Nous avons partagé, Nathalie et moi, le repas avec l’artiste, à deux moments sur l’île de la poésie. Un personnage plus grand que nature. Charles Aznavour a toujours représenté à mes yeux le modèle de l’homme et de l’artiste, ayant la capacité du jugement rationnel, le sens des affaires, doué d’un génie artistique hors-norme. Sa contribution à la chanson française est immense.
J’ai revu Charles Aznavour à Montréal, dans le cadre d’un hommage à Félix Leclerc, qu’il avait initié en collaboration avec Guy Latraverse. Un hommage diffusé dans toute la francophonie, avec les plus grands artistes du Québec et de France.
Mes derniers moments avec Charles Aznavour et non les moindres sont dans le cadre des Nuits de Champagne à Troyes. Il assumait la présidence d’honneur de ce magnifique événement culturel, dédié à la chanson. Nous avons partagé, à son invitation, sa table à quelques reprises. Un grand bonheur de se retrouver avec les amis de ce géant de la chanson. Raymond Devos, Fred Mela, pour ne citer que ceux-là. Un moment de grâce, quand il interpréta quelques-uns de ses plus grands succès, accompagnés de plus de 900 choristes.

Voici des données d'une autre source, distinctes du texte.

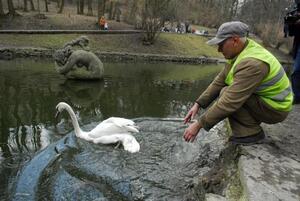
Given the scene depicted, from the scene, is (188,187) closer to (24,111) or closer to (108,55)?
(24,111)

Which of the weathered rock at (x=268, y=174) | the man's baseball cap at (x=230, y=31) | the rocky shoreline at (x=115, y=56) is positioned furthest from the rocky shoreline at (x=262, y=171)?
the rocky shoreline at (x=115, y=56)

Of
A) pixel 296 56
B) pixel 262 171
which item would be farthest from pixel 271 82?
pixel 296 56

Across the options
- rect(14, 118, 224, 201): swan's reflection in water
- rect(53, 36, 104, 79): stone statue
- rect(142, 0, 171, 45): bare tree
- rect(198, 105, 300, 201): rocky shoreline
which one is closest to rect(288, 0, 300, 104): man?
rect(14, 118, 224, 201): swan's reflection in water

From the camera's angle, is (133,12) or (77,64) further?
(133,12)

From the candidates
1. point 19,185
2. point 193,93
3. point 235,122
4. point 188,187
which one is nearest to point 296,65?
point 235,122

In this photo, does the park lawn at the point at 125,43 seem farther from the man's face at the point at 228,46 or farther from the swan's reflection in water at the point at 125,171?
the man's face at the point at 228,46

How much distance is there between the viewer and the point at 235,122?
4621mm

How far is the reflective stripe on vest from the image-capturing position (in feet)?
13.8

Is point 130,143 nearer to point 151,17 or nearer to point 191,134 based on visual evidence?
point 191,134

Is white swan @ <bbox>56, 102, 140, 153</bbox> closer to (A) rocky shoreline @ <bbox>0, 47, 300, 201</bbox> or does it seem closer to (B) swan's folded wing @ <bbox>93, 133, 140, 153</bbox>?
(B) swan's folded wing @ <bbox>93, 133, 140, 153</bbox>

Charles Aznavour a été d’une aide exceptionnelle pour les projets de la Fondation Félix-Leclerc. Je me souviens de sa venue sur l’île d’Orléans, afin de soutenir l’ouverture imminente de L’Espace Félix-Leclerc. Je n’avais jamais vu autant de journalistes encerclés un artiste comme ces derniers l’avaient fait lors de sa visite dans ce lieu de mémoire et de diffusion en hommage à Félix Leclerc.

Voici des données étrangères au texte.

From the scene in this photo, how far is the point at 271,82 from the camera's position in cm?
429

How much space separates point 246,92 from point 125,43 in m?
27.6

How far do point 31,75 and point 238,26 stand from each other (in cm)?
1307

Écrire sur Charles Aznavour, sans mentionner le nom de Gérard Davoust, serait une omission impardonnable, dans mon cas. Ce dernier, travailleur de l’ombre, malgré ses responsabilités de directeur général des Éditions Raoul Breton et président de la SACEM à l’époque, a permis le lien avec l’artiste. Sans lui, je ne sais trop, si tous ces privilèges du grand Charles Aznavour à notre endroit avaient été de même nature.Une collaboration fraternelle et exceptionnelle de Gérard Davoust.

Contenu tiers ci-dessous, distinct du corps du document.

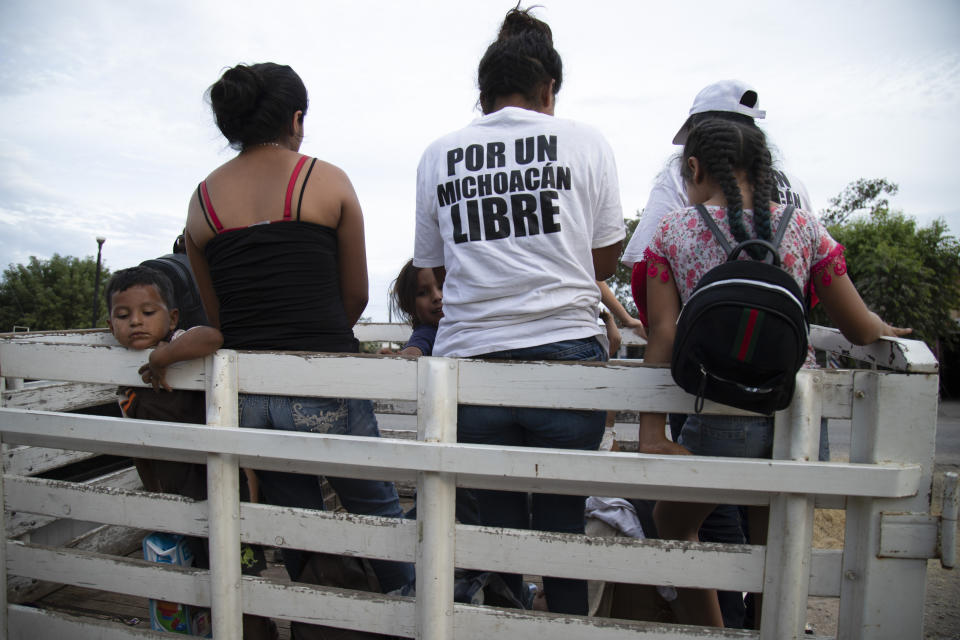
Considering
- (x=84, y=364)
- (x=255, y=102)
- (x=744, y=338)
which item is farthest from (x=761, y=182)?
(x=84, y=364)

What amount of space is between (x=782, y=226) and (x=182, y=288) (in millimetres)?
2650

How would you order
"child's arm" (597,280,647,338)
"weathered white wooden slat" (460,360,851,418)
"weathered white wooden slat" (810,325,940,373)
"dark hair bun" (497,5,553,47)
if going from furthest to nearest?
"child's arm" (597,280,647,338) → "dark hair bun" (497,5,553,47) → "weathered white wooden slat" (460,360,851,418) → "weathered white wooden slat" (810,325,940,373)

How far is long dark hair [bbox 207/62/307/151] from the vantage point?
1.96 metres

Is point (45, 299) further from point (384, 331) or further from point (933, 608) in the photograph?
point (933, 608)

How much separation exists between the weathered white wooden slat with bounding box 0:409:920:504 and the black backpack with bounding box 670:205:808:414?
0.59 ft

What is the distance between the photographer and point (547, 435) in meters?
1.78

Charles Aznavour, l’un des plus grands bâtisseurs de culture de la francophonie.
Merci Charles Aznavour!

Au pays de Fidel

Au pays de Fidel

Je vous raconte une histoire vécue sur une île de soleil et du bonheur d’une rencontre franchement inoubliable. Quand la neige et la froidure de l’hiver québécois drainent nos énergies vitales, quoi de plus merveilleux que de se retrouver sur cette île des Caraibes, au pays de Fidel.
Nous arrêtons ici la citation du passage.